Page -
Just wondering what kidn of stem plants did you have under the Odyssea fixture?


----------



## ffemt89 (Apr 3, 2012)

Ive only got wisteria, some form of ludwigia, porto vehlo, some petsmart "sword plants" and an unknown plant for stems. All of my plants are growing like mad, but I also just started dosing PPS Pro so that probably has something to do with it, either way I'm more than pleased with how my tank looks and the functionality, so far, of the light.


----------



## rlswaney73 (Jul 21, 2011)

Just a few,

Ludwigia senegalensis
Ludwigia glandulosa 
Limnophila aromatica - lived but was wicked green

also not sure where it is now but someone posted some PAR readings on the 4x54 over a 55gal tank recently... 20's @ substrate with 2 bulbs and 40's @ substrate with 4 bulbs on... just seems like a lot of watts (216) for little PAR (40's)



jhays79 said:


> Just wondering what kidn of stem plants did you have under the Odyssea fixture?


----------



## rlswaney73 (Jul 21, 2011)

I also had no problem with swords, wisteria and such under the oddysea fixture...



ffemt89 said:


> Ive only got wisteria, some form of ludwigia, porto vehlo, some petsmart "sword plants" and an unknown plant for stems. All of my plants are growing like mad, but I also just started dosing PPS Pro so that probably has something to do with it, either way I'm more than pleased with how my tank looks and the functionality, so far, of the light.


----------

Problem to solve -
Reproduce the stretch of the aquarium forum thread from "Ludwigia senegalensis" through "little PAR (40's)" word for word. The data has nothing to do with the aquarium forum thread.

Dataset records -
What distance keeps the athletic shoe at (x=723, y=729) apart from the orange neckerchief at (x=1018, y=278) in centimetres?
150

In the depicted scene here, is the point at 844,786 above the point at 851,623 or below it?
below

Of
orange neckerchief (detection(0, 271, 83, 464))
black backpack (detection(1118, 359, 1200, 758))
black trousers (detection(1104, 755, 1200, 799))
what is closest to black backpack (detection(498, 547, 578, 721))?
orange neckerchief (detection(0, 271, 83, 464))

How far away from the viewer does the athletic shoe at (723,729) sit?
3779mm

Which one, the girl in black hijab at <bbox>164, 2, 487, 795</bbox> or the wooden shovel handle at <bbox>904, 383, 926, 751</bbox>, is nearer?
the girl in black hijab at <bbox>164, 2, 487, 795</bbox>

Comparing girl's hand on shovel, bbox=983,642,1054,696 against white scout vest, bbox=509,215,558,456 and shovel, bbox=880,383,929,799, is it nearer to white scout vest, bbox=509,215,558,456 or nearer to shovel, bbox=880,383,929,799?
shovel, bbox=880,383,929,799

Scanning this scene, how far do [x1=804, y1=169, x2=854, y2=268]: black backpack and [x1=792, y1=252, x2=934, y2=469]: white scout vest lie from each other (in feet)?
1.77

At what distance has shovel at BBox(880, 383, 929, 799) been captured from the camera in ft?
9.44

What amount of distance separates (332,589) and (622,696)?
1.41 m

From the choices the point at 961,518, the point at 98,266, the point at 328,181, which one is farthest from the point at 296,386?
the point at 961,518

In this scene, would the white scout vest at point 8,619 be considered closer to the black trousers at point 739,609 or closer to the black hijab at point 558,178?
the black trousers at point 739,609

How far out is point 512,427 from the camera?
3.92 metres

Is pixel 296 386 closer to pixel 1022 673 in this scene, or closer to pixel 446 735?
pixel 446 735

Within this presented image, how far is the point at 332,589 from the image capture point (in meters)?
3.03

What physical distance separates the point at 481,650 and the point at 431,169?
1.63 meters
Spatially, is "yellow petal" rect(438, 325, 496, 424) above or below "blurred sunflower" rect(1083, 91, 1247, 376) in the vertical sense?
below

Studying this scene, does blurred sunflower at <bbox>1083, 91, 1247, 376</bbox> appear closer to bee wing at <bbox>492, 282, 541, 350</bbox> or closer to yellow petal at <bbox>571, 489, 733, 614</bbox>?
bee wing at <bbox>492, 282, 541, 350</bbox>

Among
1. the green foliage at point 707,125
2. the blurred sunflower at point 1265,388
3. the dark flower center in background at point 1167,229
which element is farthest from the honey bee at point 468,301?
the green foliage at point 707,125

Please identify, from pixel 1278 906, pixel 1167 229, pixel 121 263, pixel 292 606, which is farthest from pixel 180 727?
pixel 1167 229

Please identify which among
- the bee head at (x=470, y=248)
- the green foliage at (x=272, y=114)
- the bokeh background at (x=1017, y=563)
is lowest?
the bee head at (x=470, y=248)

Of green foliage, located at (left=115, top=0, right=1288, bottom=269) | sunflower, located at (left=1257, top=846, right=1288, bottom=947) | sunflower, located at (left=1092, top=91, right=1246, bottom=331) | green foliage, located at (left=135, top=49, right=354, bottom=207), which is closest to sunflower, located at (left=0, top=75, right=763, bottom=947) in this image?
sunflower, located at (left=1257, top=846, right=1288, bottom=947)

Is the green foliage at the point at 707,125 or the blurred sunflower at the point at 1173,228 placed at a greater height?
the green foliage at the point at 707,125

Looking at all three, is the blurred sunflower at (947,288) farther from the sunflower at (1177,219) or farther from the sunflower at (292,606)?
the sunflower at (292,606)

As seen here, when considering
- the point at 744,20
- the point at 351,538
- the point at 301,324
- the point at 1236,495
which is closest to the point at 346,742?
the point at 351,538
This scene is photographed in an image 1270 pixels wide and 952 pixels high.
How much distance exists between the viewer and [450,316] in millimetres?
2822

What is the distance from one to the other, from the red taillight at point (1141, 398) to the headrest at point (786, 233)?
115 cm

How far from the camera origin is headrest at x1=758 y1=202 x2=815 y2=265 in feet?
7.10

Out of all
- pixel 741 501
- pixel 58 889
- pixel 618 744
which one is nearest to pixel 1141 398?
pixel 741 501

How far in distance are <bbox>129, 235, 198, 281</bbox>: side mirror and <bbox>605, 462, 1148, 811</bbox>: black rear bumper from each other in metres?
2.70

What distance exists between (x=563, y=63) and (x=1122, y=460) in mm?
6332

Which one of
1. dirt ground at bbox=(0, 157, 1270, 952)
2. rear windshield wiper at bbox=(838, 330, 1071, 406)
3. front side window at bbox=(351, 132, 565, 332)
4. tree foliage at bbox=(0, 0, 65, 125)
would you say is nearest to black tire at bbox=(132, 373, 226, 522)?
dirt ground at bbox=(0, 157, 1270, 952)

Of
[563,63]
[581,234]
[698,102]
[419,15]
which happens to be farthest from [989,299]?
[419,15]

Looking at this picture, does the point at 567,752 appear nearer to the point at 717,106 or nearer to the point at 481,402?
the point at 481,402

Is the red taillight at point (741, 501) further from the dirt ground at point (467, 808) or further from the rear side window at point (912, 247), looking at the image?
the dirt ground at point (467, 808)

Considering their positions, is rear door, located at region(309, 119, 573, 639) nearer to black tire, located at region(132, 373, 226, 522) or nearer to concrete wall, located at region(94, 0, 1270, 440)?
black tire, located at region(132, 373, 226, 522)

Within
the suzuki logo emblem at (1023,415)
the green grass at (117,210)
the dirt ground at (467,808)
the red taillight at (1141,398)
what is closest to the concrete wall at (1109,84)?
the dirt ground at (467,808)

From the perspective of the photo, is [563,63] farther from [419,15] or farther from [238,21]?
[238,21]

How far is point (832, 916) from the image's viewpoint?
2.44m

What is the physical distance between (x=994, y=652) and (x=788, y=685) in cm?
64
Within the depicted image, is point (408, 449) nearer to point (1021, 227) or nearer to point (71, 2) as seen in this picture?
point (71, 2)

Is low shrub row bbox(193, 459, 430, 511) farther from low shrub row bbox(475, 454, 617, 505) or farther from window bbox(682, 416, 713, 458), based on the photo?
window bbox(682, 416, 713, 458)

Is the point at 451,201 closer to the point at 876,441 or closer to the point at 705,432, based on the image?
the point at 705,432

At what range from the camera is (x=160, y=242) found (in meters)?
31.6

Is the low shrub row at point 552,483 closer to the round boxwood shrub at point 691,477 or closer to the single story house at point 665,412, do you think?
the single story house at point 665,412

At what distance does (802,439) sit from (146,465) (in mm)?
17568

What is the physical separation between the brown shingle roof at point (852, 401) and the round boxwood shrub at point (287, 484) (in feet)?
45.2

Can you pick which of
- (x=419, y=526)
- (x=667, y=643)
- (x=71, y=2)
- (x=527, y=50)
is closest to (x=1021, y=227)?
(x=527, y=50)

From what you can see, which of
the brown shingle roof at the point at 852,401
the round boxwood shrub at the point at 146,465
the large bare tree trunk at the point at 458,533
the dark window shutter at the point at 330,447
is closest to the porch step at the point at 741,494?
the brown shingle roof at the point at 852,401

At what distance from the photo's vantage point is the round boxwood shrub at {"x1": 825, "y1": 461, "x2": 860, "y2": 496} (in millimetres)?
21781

Reply -
Ludwigia senegalensis
Ludwigia glandulosa 
Limnophila aromatica - lived but was wicked green

also not sure where it is now but someone posted some PAR readings on the 4x54 over a 55gal tank recently... 20's @ substrate with 2 bulbs and 40's @ substrate with 4 bulbs on... just seems like a lot of watts (216) for little PAR (40's)